> TRECHO DO TEXTO
>>>>>
Rangel Alves da
Costa*
Antes de
tudo, urge repassar uma informação para evitar que ponta de pedra e espinho
pontudo fira a sola do pé e atrapalhe a caminhada pelas estradas adiante.
Informação importante, pois se conta nos dedos quem sabe o que seja um roló. Na
cidade grande, talvez um bicho de sete cabeças. Noutros lugarejos, talvez uma
estripulia qualquer desde muito desaparecida. Nem mesmo no sertão o roló é
conhecido por todos. Somente pelos mais velhos, aqueles que faziam uso e
necessidade nos tantos afazeres matutos.
Roló até
que parece ser um nome esquisito, coisa estrambólica mesmo. Contudo, nada mais
que a própria feição sertaneja na sua originalidade maior, pois tão nordestino
e caboclo como o chapéu de couro, a sela, o estribo, a cilha, o chicote, a
cabaça, a cuia, o alforje, o aió e o embornal. Certamente que estava nos pés
dos primeiros desbravadores das matarias, dos primitivos curraleiros, dos
antigos caçadores, de toda uma gente primeira que tinha de suportar as durezas
das veredas cortantes e dos caminhos tomados de pedras e tocos de paus afiados.
<<<<<
> INSTRUÇÕES DE TRABALHO
a. Diga se cada afirmação está de acordo com o trecho sobre o roló, respondendo sim ou não e citando literalmente as palavras do texto que decidem a questão: (i) No sertão, o roló é conhecido por todos. (ii) O roló é comparado ao chapéu de couro como coisa nordestina e cabocla. (iii) O roló é conhecido pelos mais velhos.
b. Apresente como tabela Markdown, com as colunas Nº e Linha, as linhas da listagem desde a que contém "Which is farthest from the" até o fim da listagem, inclusive. Numere as linhas em sequência e omita as linhas em branco.

> DADOS REGISTRADOS
>>>>>
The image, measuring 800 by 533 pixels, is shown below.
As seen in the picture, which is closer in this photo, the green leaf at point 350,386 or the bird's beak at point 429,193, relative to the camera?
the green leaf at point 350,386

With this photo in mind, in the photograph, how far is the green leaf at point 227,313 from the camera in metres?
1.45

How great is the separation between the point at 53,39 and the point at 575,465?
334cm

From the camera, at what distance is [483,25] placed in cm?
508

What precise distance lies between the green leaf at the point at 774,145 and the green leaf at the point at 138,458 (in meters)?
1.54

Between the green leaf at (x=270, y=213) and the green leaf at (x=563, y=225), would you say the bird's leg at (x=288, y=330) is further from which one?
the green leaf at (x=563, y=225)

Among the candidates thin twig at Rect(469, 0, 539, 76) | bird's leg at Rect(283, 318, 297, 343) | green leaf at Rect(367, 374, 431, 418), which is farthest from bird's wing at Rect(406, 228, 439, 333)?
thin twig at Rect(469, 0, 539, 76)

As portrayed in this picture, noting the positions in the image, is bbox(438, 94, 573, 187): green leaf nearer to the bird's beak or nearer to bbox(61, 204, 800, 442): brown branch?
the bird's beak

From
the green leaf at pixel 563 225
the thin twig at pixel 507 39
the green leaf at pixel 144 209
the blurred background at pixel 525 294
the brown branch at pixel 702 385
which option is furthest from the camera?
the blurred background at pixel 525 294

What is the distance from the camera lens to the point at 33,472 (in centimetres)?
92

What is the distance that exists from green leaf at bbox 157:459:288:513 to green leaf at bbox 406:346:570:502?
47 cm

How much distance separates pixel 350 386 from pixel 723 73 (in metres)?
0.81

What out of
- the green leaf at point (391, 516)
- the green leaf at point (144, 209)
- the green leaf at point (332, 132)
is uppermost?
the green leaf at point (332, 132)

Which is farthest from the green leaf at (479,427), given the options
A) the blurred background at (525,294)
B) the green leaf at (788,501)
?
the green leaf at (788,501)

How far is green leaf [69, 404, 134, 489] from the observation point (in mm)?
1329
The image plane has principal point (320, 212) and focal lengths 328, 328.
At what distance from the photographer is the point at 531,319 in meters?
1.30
<<<<<
> EXERCÍCIO RESOLVIDO
a.
(i) Não: "Nem mesmo no sertão o roló é conhecido por todos."
(ii) Sim: "tão nordestino e caboclo como o chapéu de couro"
(iii) Sim: "Somente pelos mais velhos"

b.
| Nº | Linha |
|---|---|
| 1 | Which is farthest from the green leaf at (479,427), given the options |
| 2 | A) the blurred background at (525,294) |
| 3 | B) the green leaf at (788,501) |
| 4 | ? |
| 5 | the green leaf at (788,501) |
| 6 | How far is green leaf [69, 404, 134, 489] from the observation point (in mm)? |
| 7 | 1329 |
| 8 | The image plane has principal point (320, 212) and focal lengths 328, 328. |
| 9 | At what distance from the photographer is the point at 531,319 in meters? |
| 10 | 1.30 |